Step 1. Implement efficient partitioning schema.
Azure utilizes partition key to “paginate” the data – that is entries with same partition key can be expected to be on the same virtual machine and entries with different partition keys can be spread across multiple virtual and physical machines in the cloud. Therefore, it’s best to group entries together using same partition key while creating them and filter them by the same partition key while querying.
The grouping should be primarily done based on business logic – of certain groups of objects represented by entries are more likely to be queried together than separately, than it’s best to assign them the same partition key value. However, if no grouping is possible, it’s best to assign each entry’s default PartitionKey property a unique value and query on it.
Another default property, RowKey can be used to further uniquely identify each entry. Using PartitionKey and RowKey in filters seems to be the most way to query data from Azure Table Storage in terms of speed of the request.
Step 2. Optimize data queries.
Based on partitioning implemented in Step 1 all queries that filter on certain entry properties should first include PartitionKey, then RowKey and only then other properties if needed. Following this method yields fastest results. Queries that ignore PartitionKey should not be too frequent and should artificially limit the amount of entries they request.

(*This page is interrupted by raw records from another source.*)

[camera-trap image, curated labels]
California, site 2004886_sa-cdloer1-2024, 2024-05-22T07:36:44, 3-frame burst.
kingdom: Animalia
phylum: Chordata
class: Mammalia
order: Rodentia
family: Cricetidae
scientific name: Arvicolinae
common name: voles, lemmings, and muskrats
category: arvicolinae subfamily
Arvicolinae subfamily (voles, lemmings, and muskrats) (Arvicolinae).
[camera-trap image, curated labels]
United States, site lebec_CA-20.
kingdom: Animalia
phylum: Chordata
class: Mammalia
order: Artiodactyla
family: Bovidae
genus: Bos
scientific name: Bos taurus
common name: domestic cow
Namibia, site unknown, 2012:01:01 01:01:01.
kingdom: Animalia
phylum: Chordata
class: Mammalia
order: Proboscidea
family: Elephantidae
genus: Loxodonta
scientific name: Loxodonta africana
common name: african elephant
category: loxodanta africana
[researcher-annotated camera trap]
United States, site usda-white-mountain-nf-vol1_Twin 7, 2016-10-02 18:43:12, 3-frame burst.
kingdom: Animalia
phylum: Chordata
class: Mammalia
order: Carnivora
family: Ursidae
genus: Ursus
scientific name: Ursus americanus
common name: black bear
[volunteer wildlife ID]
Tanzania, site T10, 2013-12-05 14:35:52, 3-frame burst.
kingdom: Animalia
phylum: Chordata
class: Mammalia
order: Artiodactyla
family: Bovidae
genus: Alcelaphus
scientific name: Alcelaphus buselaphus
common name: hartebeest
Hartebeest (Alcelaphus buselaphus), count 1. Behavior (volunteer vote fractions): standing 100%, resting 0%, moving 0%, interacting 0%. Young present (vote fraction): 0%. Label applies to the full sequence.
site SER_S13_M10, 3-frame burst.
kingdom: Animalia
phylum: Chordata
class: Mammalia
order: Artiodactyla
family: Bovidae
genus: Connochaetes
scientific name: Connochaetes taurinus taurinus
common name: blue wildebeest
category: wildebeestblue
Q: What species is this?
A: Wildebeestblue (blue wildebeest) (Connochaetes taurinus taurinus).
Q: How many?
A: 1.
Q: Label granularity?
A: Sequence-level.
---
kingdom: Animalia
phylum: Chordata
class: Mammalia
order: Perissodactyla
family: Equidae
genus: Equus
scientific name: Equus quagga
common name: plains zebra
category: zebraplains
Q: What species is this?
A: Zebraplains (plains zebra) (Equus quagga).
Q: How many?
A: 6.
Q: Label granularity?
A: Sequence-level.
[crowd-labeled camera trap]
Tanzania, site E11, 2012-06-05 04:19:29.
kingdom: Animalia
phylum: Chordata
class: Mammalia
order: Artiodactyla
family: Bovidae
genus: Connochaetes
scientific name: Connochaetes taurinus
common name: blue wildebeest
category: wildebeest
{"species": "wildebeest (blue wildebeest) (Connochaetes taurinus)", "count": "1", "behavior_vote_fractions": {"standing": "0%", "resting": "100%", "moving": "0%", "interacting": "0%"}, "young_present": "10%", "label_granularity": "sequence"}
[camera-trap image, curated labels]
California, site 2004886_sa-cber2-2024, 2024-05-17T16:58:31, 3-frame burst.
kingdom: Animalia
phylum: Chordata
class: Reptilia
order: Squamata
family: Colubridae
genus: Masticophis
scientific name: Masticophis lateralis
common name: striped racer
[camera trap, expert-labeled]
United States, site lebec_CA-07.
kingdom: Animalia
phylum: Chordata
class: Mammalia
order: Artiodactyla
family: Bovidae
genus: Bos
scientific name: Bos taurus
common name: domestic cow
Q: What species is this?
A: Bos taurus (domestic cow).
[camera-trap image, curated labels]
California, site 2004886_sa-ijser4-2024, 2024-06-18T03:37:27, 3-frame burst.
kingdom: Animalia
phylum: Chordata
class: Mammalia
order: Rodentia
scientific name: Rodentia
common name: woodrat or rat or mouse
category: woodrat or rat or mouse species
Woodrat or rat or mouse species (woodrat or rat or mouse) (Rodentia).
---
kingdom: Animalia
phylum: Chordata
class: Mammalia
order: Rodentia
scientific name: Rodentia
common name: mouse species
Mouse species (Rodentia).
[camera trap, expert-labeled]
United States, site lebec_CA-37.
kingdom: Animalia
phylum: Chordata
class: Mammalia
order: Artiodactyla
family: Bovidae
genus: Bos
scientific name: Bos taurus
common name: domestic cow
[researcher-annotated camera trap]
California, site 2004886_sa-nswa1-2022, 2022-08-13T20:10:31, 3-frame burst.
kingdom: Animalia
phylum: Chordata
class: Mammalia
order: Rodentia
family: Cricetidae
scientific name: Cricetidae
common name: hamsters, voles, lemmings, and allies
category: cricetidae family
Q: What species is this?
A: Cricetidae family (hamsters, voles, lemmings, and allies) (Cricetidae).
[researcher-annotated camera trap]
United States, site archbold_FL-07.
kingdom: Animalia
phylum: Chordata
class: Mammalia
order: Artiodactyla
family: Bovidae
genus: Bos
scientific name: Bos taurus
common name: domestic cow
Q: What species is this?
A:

For example, a query from the last post could be modified like this:
var query = (from c in Context.Users
where c.PartitionKey == LiveUserId
select c) as DataServiceQuery<User>;
Step 3. Manipulate the merge option.
Each DataServiceContext-derived class (called AzureModel in previous part) has a property called MergeOption which significantly affects the performance, especially on large entry sets. It’s obvious, that MergeOption.NoTracking would be the best choice for sets that don’t need modification and MergeOption.PreserveChanges (used in previous part’s example) is the safest when sets need to be modified (for example, when user add an entry to the list of previously retrieved from the storage). Now, many developers resort to use one versus another or even creating multiple contexts with each option, when it’s totally feasible to just switch your DataServiceContext.MergeOption property based on current operation – NoTracking for reads and PreserveChanges for modification.
Step 4. Apply general ADO.NET DS performance optimizations.
A good set of ADO.NET DS-specific optimizations is described in this MSDN forum post. A word of caution here - all of these will need to be retested with every new ADO.NET DS and Azure SDK CTP release as they are subject to change.